1. Field of the Invention
The present invention relates to a method for manufacturing a semiconductor device, and more particularly, to a method for manufacturing a semiconductor device which reduces ohmic contact between a metal line and a substrate.
2. Background of the Related Art
A related art method for manufacturing a semiconductor device will be described with reference to FIGS. 1a to 1e. 
As shown in FIG. 1a, a chemical vapor deposition (CVD) oxide film 12 is formed on a semiconductor substrate 11. A photoresist 13 is deposited on the CVD oxide film 12 and then patterned by exposure and developing processes to define a contact region.
Subsequently, the CVD oxide film 12 is selectively removed to partially expose a surface of the semiconductor substrate 11 using the patterned photoresist 13 as a mask, so that a contact hole 14 is formed.
As shown in FIG. 1b, the photoresist 13 is removed and then a titanium (Ti) film 15 and a titanium nitride (TiN) film 16 are sequentially formed on an entire surface of the semiconductor substrate 11 including the contact hole 14.
The Ti film 15 is reacted with the semiconductor substrate 11 to form a silicide, which acts as a having low resistance ohmic contact. The TiN film 16 prevents a line layer, formed later in the process, from being diffused into the substrate.
As shown in FIG. 1c, an annealing process is performed in the semiconductor substrate 11 to react silicon (Si) of the semiconductor substrate 11 with Ti of the Ti film 15, so that a silicide film 17 is formed on the interface between the semiconductor substrate 11 and the Ti film 15.
To form a film of C-54 silicide, annealing at temperature of 850° C. or more is required. However, annealing is actually performed at about 700° C. thus forming C-49 silicide. The resistance of C-49 silicide film is roughly 4˜5 times higher than C-54 silicide film.
As shown in FIG. 1d, a first metal layer (not shown) is formed on the entire surface of the semiconductor substrate 11. The first metal layer is planarized by etch back process or chemical mechanical polishing (CMP) process to form a plug 18 in the contact hole 14.
When forming the plug 18, the CVD oxide film 12 is used as an etching end point to perform etch back process or CMP process. The Ti film 15 and the TiN film 16 over the CVD oxide film 12 are selectively removed in the etching process.
As shown in FIG. 1e, a second metal layer is formed, on the plug 18 and the CVD oxide film 12, to be electrically connected with the semiconductor substrate 11 through the plug 18. The second metal layer is then selectively removed to form a metal line 19.
However, the related art method for manufacturing a semiconductor device has several problems.
First, because the annealing process is performed below 850° C., the silicide film of high resistance is formed.

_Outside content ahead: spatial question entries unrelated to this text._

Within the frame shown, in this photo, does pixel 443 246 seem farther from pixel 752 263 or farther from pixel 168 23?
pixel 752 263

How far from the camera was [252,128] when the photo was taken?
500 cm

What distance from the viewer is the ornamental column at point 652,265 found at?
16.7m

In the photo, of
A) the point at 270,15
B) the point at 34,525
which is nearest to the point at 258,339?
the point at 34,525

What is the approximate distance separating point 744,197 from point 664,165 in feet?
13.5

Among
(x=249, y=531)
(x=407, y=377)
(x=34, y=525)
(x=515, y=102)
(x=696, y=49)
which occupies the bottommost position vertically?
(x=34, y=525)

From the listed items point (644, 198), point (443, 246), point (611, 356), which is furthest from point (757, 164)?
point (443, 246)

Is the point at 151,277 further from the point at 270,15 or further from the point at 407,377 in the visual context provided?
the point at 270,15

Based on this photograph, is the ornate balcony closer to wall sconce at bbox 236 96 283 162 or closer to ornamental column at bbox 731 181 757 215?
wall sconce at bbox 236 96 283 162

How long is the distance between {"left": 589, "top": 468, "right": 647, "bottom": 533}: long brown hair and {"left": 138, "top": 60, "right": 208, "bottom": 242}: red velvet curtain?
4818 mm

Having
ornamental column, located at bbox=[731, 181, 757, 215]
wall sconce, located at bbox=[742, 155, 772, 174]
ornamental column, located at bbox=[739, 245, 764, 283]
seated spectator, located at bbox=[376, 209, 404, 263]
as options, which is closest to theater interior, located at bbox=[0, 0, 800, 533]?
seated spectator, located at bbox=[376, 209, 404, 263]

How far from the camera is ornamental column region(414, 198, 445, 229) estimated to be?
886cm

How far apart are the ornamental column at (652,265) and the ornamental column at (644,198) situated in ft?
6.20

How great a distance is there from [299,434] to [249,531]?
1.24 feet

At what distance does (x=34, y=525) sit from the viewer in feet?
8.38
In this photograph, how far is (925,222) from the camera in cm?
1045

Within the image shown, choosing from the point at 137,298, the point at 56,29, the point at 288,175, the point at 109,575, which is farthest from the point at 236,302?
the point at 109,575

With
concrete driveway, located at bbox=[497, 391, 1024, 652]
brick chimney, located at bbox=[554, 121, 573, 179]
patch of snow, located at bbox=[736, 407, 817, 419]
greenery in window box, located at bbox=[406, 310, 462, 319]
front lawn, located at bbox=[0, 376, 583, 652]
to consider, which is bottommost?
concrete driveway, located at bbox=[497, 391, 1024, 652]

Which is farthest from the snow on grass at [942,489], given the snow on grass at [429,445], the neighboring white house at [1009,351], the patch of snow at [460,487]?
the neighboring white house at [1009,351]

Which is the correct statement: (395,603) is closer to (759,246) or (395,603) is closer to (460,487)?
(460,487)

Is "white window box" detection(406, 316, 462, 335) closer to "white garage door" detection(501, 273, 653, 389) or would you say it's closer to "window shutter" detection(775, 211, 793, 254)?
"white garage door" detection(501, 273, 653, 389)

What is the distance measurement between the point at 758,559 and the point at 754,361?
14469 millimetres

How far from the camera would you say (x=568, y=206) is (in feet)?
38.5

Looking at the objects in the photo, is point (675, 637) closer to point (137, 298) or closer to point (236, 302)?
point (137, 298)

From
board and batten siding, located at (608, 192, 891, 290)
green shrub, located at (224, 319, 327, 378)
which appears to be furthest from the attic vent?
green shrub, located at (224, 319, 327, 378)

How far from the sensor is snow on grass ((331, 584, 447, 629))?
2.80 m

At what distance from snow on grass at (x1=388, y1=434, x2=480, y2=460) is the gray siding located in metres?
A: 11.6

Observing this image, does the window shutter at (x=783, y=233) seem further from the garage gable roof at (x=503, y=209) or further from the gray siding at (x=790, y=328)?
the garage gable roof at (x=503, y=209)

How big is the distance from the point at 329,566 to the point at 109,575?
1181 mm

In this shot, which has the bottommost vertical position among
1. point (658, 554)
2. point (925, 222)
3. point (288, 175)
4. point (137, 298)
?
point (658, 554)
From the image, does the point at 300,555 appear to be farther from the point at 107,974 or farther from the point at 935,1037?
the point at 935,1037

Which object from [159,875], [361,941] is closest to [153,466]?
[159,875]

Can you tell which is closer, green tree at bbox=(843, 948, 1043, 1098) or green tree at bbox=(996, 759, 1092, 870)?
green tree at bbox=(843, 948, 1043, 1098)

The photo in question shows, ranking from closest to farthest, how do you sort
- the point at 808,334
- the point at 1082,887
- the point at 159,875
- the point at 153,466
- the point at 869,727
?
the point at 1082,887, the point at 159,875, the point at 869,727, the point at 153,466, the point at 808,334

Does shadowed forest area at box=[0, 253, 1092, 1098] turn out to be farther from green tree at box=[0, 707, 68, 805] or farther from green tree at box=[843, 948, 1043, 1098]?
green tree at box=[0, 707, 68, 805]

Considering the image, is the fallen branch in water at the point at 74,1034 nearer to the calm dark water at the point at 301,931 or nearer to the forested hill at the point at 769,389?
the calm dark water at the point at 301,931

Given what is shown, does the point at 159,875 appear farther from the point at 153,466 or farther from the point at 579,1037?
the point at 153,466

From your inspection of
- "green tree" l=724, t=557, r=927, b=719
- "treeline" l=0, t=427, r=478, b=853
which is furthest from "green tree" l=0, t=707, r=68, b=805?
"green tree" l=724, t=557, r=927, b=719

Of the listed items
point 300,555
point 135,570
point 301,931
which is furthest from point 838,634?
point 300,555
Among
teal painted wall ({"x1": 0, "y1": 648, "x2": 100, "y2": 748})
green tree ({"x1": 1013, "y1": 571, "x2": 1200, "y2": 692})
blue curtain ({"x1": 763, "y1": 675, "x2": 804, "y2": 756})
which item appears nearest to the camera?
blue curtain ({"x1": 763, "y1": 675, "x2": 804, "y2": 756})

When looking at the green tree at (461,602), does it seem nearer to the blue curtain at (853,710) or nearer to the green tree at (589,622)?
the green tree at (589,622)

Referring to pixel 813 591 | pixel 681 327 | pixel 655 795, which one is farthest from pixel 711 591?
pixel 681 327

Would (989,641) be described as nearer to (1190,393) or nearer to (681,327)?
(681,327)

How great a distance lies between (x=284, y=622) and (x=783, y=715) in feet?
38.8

Thus, it is difficult to minimize the resistance of the wilicide layer, i.e., to produce a good ohmic contact.
Second, when compared with the Si, Ti reacts quicker with dopants such as P, As, and B causing dopant loss on the interface between the silicide film and the substrate during the annealing process. This dopant loss results in further increase in resistance, i.e., it degrades the quality of the ohmic contact. Also Ti reacts differently with As, P, and B, resulting in different electrical characteristics in N type and P type substrates.
Third, the silicide film degrades at a temperature of about 750° C. or more. It is difficult to perform annealing process into the silicide film at high temperature due to low thermal stability of the silicide film.
Fourth, since the silicide film is formed unevenly, poor contact occurs.
Finally, the TiN, used as a diffusion prevention film, is a crystal having columnar structure. Thus, it is difficult to effectively prevent the line layer from being diffused into the substrate. Particularly, TiN is not appropriate for prevention or barrier film of a line layer such as Cu, which is quickly diffused.